Ce fonds, mis en place par Avocats Sans Frontières (ASF) et l’East Africa Law Society (EALS), avec le soutien financier de l’Union Européenne, vise à garantir un environnement favorable à l’action des Défenseurs des Droits de l’Homme (DDH) en Afrique de l’Est et dans la région des Grands Lacs.

Contexte

Les DDH, qu’ils soient membres d’organisations de la société civile, responsables communautaires, professionnels des médias, avocats, travailleurs sociaux ou bénévoles, agissent individuellement ou collectivement pour promouvoir ou protéger les droits de l’Homme.

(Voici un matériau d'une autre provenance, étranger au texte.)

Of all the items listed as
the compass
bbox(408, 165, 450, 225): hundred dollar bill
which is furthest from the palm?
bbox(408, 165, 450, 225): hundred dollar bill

Toutefois, malgré les efforts réalisés pour la démocratisation en Afrique de Grands Lacs, les DDH sont toujours régulièrement confrontés à des entraves de tout genre pour tantôt décourager leur engagement dans le domaine de la promotion et de la protection des droits de la personne, tantôt pour empêcher leur efficacité ou leurs actions visibles au profit des communautés locales et des citoyens vulnérables selon les cas. Ces entraves se manifestent sous forme de menaces physiques, de harcèlement administratif ou judiciaire, de criminalisation de leurs activités, et parfois même de crimes violents qui vont des arrestations arbitraires aux détentions illégales, et dans les cas extrêmes aux assassinats ciblés.

Activités

Le fonds vise ainsi à améliorer la sécurité juridique et légale des DDH en leur apportant une assistance judiciaire adéquate en cas de difficulté, selon les cas de menaces qu’ils expérimentent.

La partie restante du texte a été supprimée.